◆ Given exercise 1
Count the lines of the records that contain the string "board", with case significant, and give only the number.

◆ Page text
* Begin *
[time-nuts] DMTD to MMTD

Fri Feb 19 03:02:00 UTC 2010

Hi

Anything over 100 MHz should do the trick. On a machine with a full OS on it that kind of sustained I/O would be tough to do un-interupted. 

Now, doing a 32 bit shift register externally and clocking in a word at 100 / 32 MHz - not quite as hard.

Bob

On Feb 18, 2010, at 9:54 PM, Bruce Griffiths wrote:

> Magnus Danielson wrote:
>> Bruce Griffiths wrote:
>>> Magnus Danielson wrote:
>>>> Bruce Griffiths wrote:
>>>>> Lux, Jim (337C) wrote:
>>>>>>> -----Original Message-----
>>>>>>> From: time-nuts-bounces at febo.com [mailto:time-nuts-bounces at febo.com] On Behalf Of Bruce Griffiths
>>>>>>> Sent: Wednesday, February 17, 2010 2:10 PM
>>>>>>> To: Discussion of precise time and frequency measurement
>>>>>>> Subject: Re: [time-nuts] DMTD to MMTD
>>>>>>> 
>>>>>>> The latest version actually records time stamps from a continuously
>>>>>>> running counter clocked at some at a constant frequency (100Mhz??)for
>>>>>>> all channels simultaneously.
>>>>>>> They may use a flag bit for each for each channel to indicate to which
>>>>>>> channel or channels the zero crossing time stamp belongs.
>>>>>> Simpler than that.. it grabs 20 bit numbers and shoves them out in ASCII over a com port with an indication of which channel it was for.
>>>>>> The FPGA has a 20 bit free running counter at 100 MHz. When an input changes state, it latches the counter, and shoves it out along with the channel number.  They use an offset frequency>100 Hz so that you don't have to disambiguate the counter rollovers. (20 bits rolls over every 10+milliseconds counting at 100 MHz)
>>>>>> 
>>>>>> I don't know if there's a FIFO in front of the UART (e.g. what if you get simultaneous zero crossings).. but I would expect there is.
>>>>>> 
>>>>>> The "hard work" is in the zero crossing detector ahead of the FPGA. (and perhaps in the latching of the ZCD inputs into the FPGA).
>>>>>> 
>>>>>> Given how long ago it was made, that FPGA isn't a huge one.
>>>>>> 
>>>>> Using 8 flag bits (one per channel) together with the associated time stamp is a little more efficient and very easy to do and it doesn't require a FIFO to ensure that simultaneous zero crossings aren't missed.
* End *
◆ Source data
* Begin *
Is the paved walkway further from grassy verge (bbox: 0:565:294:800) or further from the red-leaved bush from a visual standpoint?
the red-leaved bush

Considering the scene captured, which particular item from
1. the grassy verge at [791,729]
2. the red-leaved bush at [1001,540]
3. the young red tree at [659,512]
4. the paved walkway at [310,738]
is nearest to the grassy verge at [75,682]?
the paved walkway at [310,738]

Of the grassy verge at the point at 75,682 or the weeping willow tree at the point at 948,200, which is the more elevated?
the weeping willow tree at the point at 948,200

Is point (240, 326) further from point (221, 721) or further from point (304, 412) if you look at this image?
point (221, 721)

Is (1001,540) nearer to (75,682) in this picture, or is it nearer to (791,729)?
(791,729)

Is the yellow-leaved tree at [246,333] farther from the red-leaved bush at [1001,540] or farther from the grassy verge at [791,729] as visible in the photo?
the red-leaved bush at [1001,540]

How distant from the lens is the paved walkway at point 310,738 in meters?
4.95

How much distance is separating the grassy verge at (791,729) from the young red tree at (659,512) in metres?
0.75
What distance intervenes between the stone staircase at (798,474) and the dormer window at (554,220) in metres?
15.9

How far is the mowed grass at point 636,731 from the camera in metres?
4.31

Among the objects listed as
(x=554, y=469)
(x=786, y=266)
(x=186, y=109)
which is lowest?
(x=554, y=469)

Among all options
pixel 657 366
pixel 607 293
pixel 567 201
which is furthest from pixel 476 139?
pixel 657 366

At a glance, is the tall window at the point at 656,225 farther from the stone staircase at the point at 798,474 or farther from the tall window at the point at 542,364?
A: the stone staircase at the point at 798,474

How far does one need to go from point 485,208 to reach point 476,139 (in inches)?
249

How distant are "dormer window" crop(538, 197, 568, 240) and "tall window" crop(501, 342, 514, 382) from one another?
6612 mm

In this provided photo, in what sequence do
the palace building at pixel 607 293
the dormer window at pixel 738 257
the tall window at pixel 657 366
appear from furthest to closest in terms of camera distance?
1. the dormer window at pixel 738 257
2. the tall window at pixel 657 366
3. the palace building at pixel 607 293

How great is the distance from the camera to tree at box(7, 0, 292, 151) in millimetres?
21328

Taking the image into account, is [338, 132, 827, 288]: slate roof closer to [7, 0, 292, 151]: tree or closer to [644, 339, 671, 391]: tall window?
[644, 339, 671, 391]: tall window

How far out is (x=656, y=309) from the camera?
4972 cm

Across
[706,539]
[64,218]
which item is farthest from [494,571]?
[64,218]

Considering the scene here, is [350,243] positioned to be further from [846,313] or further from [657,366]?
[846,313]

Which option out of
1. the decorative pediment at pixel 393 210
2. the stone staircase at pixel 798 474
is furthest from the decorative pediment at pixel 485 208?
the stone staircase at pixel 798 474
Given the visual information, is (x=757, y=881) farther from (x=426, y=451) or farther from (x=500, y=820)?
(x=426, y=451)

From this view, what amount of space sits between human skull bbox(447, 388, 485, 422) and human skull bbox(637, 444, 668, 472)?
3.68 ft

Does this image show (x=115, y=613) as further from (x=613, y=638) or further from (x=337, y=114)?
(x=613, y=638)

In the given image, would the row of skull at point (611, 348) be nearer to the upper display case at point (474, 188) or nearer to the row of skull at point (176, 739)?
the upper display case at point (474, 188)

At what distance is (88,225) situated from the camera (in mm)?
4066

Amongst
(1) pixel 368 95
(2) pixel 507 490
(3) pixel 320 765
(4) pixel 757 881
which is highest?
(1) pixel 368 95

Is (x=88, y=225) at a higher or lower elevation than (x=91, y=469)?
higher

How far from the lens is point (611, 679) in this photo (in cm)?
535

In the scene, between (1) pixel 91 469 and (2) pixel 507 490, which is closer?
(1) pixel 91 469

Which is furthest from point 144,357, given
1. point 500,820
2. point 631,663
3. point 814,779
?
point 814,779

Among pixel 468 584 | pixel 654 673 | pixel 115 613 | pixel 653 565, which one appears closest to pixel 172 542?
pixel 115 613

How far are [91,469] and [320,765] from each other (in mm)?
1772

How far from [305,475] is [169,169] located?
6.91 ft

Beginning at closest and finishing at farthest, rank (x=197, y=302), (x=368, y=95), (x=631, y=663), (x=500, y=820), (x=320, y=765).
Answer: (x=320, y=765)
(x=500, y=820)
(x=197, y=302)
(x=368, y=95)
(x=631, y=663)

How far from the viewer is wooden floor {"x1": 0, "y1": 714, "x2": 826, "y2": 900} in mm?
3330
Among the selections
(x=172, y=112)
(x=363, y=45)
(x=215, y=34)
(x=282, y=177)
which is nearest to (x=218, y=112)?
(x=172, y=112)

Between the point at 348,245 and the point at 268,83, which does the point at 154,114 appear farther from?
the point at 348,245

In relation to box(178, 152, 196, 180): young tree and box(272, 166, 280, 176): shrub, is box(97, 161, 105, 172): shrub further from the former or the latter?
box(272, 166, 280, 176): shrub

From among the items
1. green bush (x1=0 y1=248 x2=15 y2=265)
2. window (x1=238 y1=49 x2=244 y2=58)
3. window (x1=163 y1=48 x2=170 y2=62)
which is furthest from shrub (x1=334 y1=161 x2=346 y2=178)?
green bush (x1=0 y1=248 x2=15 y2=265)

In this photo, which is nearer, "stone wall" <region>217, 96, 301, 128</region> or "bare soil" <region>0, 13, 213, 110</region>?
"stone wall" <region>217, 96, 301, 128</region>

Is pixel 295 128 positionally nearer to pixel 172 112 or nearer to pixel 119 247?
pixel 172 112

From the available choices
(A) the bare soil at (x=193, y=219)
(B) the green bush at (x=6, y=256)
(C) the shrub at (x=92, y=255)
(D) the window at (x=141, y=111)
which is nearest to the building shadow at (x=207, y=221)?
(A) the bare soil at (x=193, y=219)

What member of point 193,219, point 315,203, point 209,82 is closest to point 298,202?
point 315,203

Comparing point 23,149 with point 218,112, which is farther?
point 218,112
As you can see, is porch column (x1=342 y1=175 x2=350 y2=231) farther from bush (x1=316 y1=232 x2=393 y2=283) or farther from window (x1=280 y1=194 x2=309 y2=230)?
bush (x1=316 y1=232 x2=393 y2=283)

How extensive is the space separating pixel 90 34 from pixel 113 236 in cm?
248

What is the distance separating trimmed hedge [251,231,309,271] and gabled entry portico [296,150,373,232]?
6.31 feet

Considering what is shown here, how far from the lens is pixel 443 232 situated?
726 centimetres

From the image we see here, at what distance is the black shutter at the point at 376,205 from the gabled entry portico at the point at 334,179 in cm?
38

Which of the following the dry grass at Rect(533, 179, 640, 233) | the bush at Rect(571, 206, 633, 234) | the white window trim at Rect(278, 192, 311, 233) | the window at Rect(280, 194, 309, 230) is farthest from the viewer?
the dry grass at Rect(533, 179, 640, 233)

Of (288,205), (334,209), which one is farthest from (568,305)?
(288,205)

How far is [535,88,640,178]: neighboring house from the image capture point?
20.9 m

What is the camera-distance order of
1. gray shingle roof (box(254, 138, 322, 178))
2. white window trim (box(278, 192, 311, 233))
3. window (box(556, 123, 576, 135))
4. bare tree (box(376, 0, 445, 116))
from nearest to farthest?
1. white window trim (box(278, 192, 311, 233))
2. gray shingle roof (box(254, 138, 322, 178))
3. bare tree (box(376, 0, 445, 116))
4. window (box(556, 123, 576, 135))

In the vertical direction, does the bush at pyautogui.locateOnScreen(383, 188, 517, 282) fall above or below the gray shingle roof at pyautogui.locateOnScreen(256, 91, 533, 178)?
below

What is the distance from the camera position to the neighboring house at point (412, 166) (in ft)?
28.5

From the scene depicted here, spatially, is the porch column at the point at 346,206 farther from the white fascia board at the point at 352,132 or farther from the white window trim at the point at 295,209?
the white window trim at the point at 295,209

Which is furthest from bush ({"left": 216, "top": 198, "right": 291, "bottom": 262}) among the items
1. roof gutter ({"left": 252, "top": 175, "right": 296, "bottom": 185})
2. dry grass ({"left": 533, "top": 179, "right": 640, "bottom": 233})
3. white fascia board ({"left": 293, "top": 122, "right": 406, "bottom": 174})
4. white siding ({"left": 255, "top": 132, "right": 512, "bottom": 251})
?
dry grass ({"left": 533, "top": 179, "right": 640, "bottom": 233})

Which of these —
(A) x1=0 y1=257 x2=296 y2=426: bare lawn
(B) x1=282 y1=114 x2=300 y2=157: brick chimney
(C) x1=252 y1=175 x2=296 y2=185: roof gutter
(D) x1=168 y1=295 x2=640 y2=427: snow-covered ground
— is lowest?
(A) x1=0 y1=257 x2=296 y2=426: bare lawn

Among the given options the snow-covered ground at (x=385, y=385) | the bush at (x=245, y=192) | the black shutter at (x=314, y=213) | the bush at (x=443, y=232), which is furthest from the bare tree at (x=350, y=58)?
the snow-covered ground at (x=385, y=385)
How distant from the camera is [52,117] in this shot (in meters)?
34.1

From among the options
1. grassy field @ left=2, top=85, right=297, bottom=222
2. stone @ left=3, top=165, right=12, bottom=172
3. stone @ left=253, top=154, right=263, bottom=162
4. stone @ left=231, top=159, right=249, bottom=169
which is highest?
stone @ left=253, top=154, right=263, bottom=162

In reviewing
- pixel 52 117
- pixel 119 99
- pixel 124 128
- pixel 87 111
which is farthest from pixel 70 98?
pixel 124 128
* End *
◆ Given exercise 2
In the DMTD to MMTD thread, how many bits does the FPGA's free-running counter have, and at what frequency does it run?

◆ Output 1
2

◆ Output 2
It is a 20-bit counter running at 100 MHz.